En second lieu, concernant le rachat de droit de présentation à clientèle, la clause de votre contrat d'exercice en commun n'est pas très claire à ce sujet, précisant seulement que si aucun successeur n'est agréé à titre définitif, à l'expiration d'un délai de six mois à la date à laquelle elle a annoncé son départ, l'infirmière sortante bénéficiera d'une indemnité égale à 40 % des honoraires perçus par lui l'année précédant son départ.

Aussi que doit-on entendre par « l'année précédant son départ » ? S'agit-il de l'année précédant son départ en maladie ou de l'année précédant son départ définitif de la SCM ? Je serai plutôt favorable à la seconde hypothèse, ce qui signifie que vous ne lui devez aucune indemnité, celle-ci ayant cessé son activité en janvier 2005. Votre associée n'a en effet pas participé à la réalisation du chiffre d'affaires du cabinet : elle n'a perçu aucun honoraire durant les années 2005 et 2006. Cette solution me semble d'autant plus défendable que, d'après vos propos, vous avez été contraintes de vous séparer de la totalité (ou d'une partie ?) de sa clientèle après son départ.

- - -

• **CONSIGNE**
Recopiez mot pour mot le passage du texte fourni qui va de « Aussi que doit-on » jusqu'à « après son départ. ». Le matériel qui vient ensuite est à part et n'a pas de lien avec le texte fourni.

• **DONNÉES À EXAMINER**
- - -

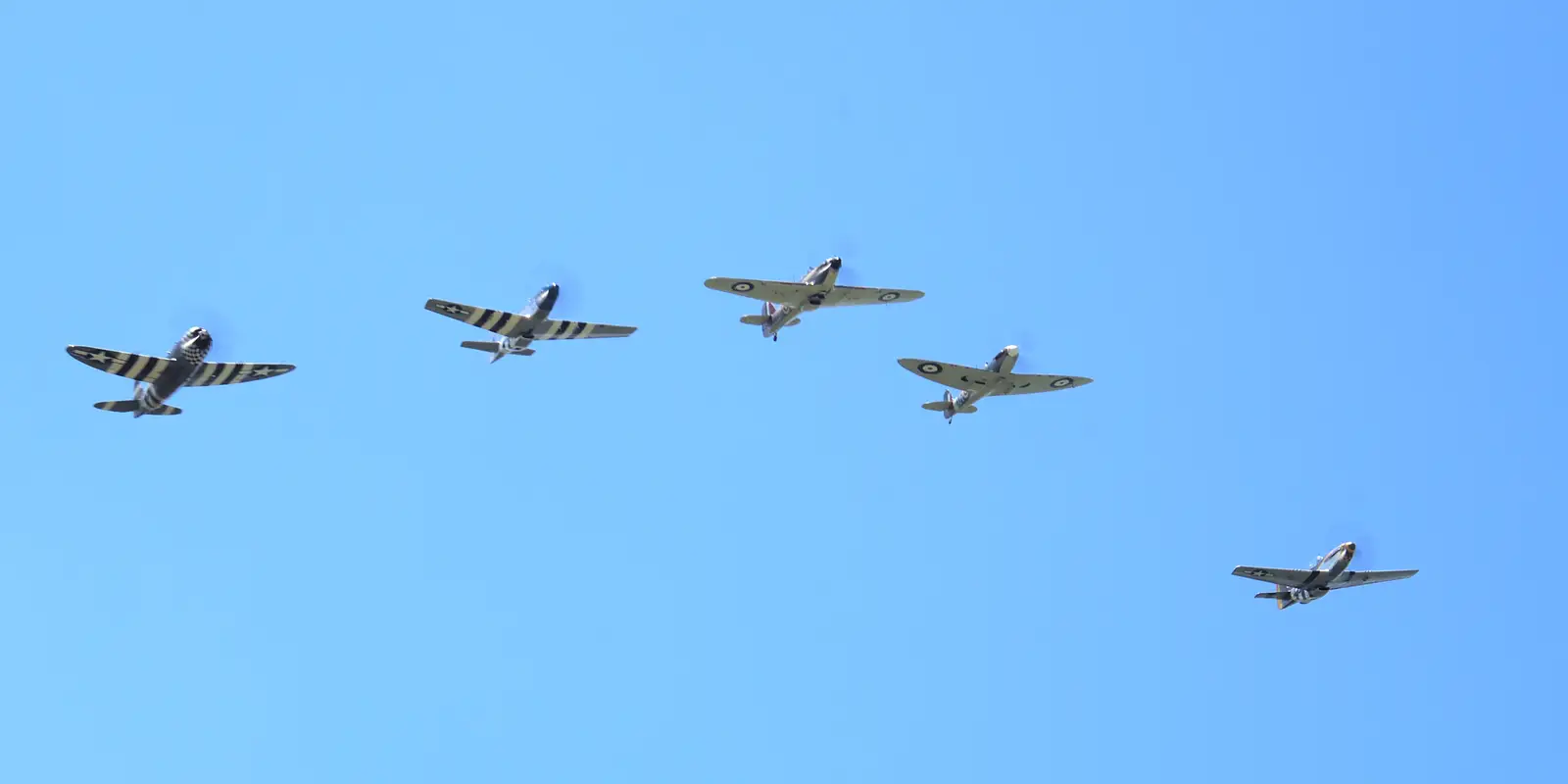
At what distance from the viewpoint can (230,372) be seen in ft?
172

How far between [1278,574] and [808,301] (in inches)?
997

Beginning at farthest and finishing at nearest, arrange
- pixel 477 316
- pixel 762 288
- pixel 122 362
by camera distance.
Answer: pixel 762 288, pixel 477 316, pixel 122 362

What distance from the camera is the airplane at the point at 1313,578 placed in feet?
211

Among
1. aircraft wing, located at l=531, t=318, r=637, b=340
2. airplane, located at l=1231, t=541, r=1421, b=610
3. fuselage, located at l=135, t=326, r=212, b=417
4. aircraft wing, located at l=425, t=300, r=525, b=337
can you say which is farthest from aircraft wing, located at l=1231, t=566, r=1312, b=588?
fuselage, located at l=135, t=326, r=212, b=417

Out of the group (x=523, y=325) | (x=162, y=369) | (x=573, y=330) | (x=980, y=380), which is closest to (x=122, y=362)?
(x=162, y=369)

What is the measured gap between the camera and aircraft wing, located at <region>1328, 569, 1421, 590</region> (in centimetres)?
6488

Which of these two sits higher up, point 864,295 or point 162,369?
point 864,295

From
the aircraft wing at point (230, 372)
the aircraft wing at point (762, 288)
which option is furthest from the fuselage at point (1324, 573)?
the aircraft wing at point (230, 372)

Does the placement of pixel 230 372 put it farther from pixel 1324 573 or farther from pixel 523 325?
pixel 1324 573

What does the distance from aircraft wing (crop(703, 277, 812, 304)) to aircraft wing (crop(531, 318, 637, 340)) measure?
4.60m

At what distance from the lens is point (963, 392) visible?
63.6m

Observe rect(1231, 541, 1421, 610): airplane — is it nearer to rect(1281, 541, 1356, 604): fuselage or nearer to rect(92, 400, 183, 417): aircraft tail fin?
rect(1281, 541, 1356, 604): fuselage

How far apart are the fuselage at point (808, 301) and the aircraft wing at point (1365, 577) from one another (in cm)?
2694

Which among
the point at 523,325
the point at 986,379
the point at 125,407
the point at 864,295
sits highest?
the point at 864,295
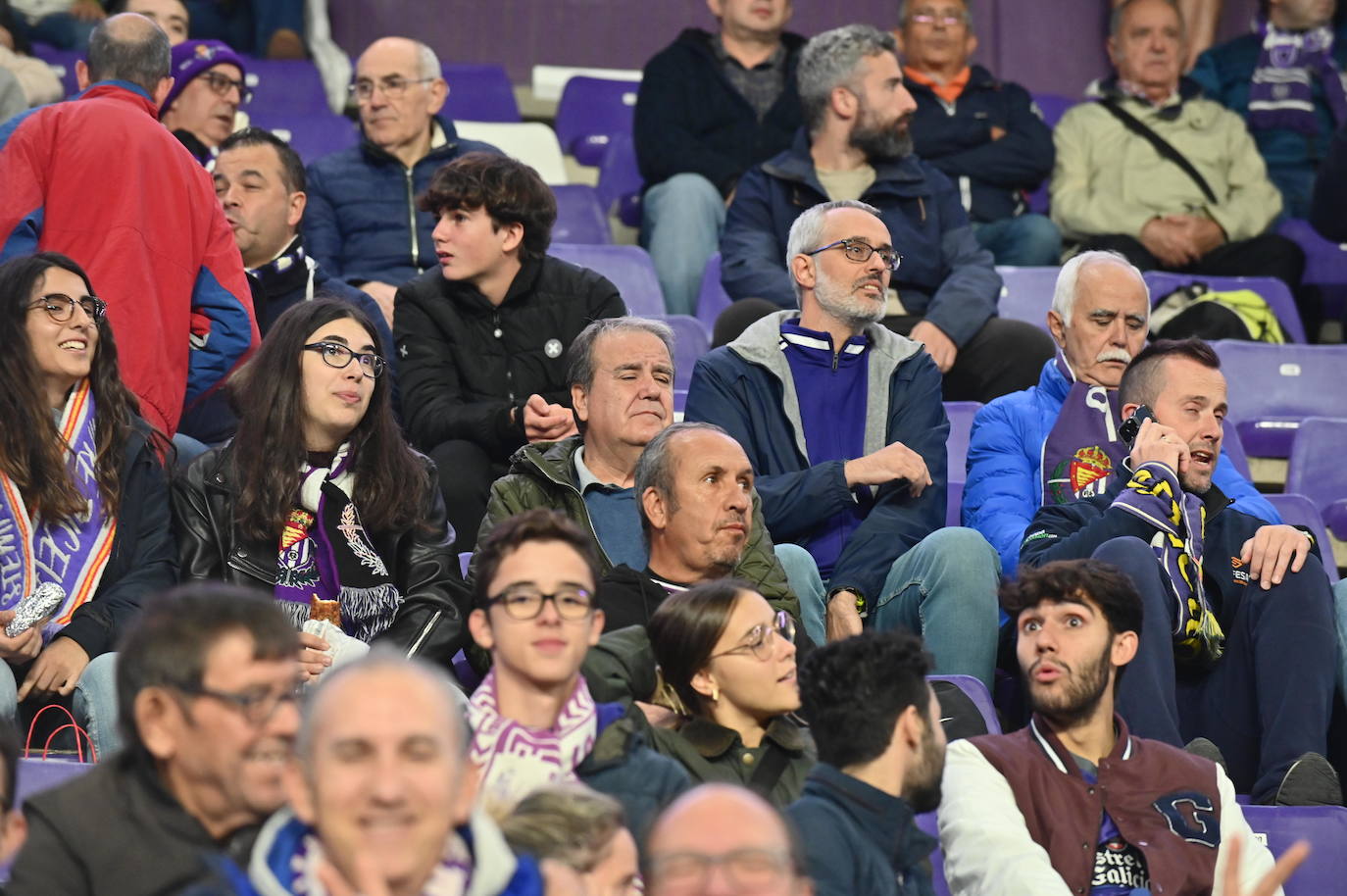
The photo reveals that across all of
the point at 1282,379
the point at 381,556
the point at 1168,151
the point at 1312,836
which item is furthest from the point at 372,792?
the point at 1168,151

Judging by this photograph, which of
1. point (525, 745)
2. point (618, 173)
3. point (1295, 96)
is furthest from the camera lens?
point (1295, 96)

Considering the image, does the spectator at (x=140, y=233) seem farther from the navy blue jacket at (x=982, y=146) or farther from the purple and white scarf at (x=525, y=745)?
the navy blue jacket at (x=982, y=146)

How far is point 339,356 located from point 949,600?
1.22 meters

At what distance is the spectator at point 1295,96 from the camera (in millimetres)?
6801

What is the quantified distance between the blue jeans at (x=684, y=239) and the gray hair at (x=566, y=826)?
3459 mm

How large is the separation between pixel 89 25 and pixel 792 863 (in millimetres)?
5195

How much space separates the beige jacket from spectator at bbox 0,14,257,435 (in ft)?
10.1

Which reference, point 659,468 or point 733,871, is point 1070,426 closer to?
point 659,468

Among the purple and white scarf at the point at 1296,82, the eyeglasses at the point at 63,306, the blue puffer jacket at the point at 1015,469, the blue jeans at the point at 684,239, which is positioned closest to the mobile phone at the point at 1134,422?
the blue puffer jacket at the point at 1015,469

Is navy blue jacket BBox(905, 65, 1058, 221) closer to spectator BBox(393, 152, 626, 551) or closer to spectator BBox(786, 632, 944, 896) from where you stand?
spectator BBox(393, 152, 626, 551)

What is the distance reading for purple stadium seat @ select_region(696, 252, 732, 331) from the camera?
5637 mm

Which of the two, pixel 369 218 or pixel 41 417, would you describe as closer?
pixel 41 417

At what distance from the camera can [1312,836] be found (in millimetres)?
3486

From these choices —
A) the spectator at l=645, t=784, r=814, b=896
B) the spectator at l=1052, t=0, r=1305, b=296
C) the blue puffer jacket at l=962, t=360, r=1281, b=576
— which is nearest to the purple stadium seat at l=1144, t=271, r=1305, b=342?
the spectator at l=1052, t=0, r=1305, b=296
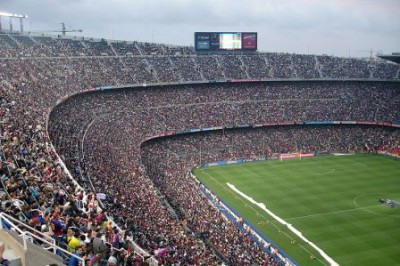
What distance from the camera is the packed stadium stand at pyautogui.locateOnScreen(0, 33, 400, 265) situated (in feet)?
48.9

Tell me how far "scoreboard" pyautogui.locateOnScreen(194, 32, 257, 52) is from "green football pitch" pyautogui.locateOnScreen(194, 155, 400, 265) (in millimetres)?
26202

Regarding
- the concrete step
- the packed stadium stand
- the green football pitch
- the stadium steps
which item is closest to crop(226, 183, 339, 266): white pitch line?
the green football pitch

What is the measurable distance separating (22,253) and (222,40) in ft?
230

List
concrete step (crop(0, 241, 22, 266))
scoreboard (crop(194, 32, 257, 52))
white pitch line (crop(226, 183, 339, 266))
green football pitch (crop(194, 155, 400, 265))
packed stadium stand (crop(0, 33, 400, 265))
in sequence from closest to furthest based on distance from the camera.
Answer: concrete step (crop(0, 241, 22, 266))
packed stadium stand (crop(0, 33, 400, 265))
white pitch line (crop(226, 183, 339, 266))
green football pitch (crop(194, 155, 400, 265))
scoreboard (crop(194, 32, 257, 52))

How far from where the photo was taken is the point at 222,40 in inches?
2980

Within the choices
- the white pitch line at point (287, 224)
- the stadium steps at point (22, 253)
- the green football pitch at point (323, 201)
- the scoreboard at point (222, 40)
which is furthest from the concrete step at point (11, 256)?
the scoreboard at point (222, 40)

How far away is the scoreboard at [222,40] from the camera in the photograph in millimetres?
75375

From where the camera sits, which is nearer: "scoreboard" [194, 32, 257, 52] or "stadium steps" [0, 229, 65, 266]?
"stadium steps" [0, 229, 65, 266]

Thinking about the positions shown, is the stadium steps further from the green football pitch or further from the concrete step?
the green football pitch

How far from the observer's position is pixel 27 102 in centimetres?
3272

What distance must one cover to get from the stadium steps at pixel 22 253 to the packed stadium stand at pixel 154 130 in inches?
29.5

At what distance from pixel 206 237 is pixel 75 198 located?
1595cm

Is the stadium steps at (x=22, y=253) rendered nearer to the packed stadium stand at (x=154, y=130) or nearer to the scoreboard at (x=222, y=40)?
the packed stadium stand at (x=154, y=130)

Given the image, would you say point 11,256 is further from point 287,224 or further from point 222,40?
point 222,40
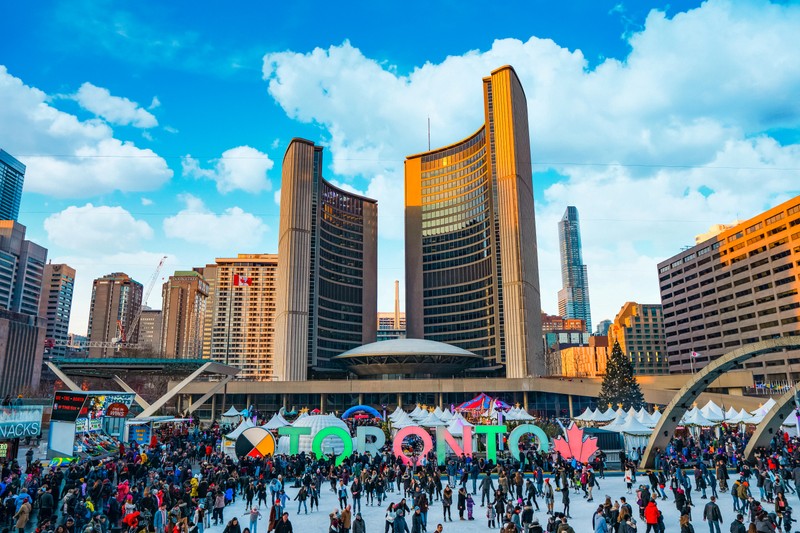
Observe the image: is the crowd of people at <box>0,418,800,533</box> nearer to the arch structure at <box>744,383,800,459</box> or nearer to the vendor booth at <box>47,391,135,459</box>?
the arch structure at <box>744,383,800,459</box>

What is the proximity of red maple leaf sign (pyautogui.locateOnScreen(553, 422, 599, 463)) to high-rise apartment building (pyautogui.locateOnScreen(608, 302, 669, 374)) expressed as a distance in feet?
554

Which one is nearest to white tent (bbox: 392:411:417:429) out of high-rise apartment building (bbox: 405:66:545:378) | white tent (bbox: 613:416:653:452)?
white tent (bbox: 613:416:653:452)

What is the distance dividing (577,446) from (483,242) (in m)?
97.3

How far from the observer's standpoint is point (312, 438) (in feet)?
116

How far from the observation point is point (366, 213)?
148m

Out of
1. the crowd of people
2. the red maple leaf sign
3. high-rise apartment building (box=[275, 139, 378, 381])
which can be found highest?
high-rise apartment building (box=[275, 139, 378, 381])

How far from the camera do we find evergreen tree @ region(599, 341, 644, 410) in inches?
2825

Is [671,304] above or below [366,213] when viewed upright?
below

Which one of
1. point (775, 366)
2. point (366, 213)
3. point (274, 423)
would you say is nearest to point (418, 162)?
point (366, 213)

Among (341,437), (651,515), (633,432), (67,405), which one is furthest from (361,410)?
(651,515)

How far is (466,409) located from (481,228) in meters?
73.5

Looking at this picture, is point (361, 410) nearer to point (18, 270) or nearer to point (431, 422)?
point (431, 422)

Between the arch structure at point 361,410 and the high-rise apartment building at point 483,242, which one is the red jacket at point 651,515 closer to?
the arch structure at point 361,410

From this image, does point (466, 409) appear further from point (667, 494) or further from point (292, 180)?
point (292, 180)
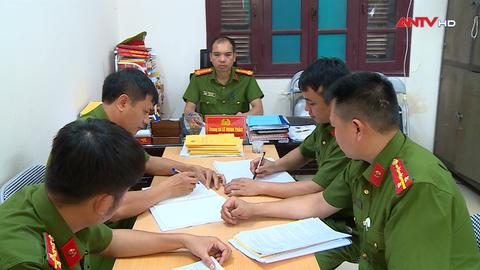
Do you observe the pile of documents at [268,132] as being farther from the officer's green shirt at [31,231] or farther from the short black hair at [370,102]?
the officer's green shirt at [31,231]

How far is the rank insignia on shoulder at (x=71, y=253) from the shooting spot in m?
1.11

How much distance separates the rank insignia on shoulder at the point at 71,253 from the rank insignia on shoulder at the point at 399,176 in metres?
0.84

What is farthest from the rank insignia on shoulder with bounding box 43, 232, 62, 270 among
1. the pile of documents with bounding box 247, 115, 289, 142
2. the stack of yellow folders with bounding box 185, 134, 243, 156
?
the pile of documents with bounding box 247, 115, 289, 142

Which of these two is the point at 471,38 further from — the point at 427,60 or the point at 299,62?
the point at 299,62

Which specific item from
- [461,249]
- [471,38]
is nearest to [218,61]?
[471,38]

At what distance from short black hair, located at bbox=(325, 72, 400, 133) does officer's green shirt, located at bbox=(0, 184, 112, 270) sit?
0.83 metres

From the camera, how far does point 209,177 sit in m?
2.01

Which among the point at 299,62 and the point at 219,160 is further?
the point at 299,62

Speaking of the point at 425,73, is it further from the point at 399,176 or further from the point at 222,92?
the point at 399,176

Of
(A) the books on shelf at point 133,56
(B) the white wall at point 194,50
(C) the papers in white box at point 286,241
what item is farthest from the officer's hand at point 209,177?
(B) the white wall at point 194,50

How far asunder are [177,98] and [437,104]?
2539mm

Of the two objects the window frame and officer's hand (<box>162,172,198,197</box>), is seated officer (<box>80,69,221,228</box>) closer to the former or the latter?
officer's hand (<box>162,172,198,197</box>)

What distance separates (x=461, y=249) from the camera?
3.97 ft

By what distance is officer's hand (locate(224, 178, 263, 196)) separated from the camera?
1872 mm
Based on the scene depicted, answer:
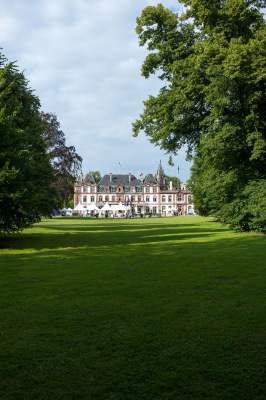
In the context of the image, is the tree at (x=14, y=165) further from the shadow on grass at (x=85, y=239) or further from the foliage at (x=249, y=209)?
the foliage at (x=249, y=209)

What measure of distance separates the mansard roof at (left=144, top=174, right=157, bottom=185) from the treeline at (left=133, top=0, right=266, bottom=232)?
412 ft

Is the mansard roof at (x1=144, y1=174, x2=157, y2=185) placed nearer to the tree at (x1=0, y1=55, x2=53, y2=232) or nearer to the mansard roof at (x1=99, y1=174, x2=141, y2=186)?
the mansard roof at (x1=99, y1=174, x2=141, y2=186)

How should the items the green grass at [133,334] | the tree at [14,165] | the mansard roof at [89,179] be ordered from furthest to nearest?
the mansard roof at [89,179], the tree at [14,165], the green grass at [133,334]

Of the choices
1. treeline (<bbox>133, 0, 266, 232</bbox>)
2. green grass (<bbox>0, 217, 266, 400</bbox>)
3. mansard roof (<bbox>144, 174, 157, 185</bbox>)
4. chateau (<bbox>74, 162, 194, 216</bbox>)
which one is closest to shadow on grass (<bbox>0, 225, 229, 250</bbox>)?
treeline (<bbox>133, 0, 266, 232</bbox>)

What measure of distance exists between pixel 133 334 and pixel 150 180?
515 feet

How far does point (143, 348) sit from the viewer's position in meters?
6.68

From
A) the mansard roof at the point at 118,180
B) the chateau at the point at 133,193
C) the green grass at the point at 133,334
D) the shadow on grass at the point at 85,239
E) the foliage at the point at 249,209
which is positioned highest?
the mansard roof at the point at 118,180

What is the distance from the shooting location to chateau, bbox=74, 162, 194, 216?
160625mm

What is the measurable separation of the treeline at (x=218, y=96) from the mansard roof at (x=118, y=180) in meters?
126

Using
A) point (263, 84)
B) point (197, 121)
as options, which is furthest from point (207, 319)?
point (197, 121)

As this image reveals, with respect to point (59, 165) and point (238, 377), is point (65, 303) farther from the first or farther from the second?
point (59, 165)

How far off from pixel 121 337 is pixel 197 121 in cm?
2864

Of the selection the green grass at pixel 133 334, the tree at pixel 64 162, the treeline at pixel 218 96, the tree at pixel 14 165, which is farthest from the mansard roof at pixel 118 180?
the green grass at pixel 133 334

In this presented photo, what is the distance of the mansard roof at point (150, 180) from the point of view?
163 metres
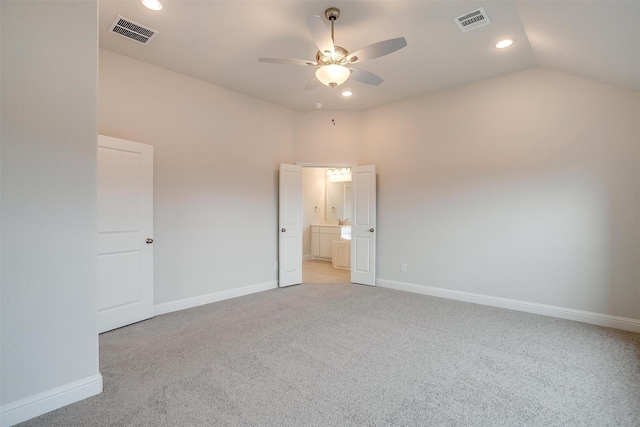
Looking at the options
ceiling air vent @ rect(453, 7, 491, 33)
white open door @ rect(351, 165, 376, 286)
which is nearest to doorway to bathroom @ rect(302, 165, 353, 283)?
white open door @ rect(351, 165, 376, 286)

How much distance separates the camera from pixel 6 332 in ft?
5.76

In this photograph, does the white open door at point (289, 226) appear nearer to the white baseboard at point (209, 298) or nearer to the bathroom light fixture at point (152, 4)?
the white baseboard at point (209, 298)

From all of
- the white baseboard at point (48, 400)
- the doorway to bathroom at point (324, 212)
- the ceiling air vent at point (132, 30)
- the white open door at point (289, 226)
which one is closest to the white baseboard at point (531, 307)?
the white open door at point (289, 226)

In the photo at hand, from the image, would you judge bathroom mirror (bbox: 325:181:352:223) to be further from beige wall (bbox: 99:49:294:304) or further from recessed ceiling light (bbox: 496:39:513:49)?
recessed ceiling light (bbox: 496:39:513:49)

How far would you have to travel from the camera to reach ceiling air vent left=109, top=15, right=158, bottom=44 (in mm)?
2826

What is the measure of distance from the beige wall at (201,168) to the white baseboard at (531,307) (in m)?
2.36

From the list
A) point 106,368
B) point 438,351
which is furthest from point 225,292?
point 438,351

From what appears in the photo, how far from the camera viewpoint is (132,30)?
9.68 feet

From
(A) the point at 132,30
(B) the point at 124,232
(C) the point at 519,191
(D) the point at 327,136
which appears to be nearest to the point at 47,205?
(B) the point at 124,232

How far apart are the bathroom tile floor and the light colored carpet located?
1807 millimetres

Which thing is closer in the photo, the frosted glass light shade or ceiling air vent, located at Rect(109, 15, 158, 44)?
the frosted glass light shade

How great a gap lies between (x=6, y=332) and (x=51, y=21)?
6.22 ft

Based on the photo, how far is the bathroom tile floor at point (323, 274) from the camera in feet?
18.3

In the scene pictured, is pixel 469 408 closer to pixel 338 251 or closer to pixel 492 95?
pixel 492 95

- - -

• **RÉPONSE**
Aussi que doit-on entendre par « l'année précédant son départ » ? S'agit-il de l'année précédant son départ en maladie ou de l'année précédant son départ définitif de la SCM ? Je serai plutôt favorable à la seconde hypothèse, ce qui signifie que vous ne lui devez aucune indemnité, celle-ci ayant cessé son activité en janvier 2005. Votre associée n'a en effet pas participé à la réalisation du chiffre d'affaires du cabinet : elle n'a perçu aucun honoraire durant les années 2005 et 2006. Cette solution me semble d'autant plus défendable que, d'après vos propos, vous avez été contraintes de vous séparer de la totalité (ou d'une partie ?) de sa clientèle après son départ.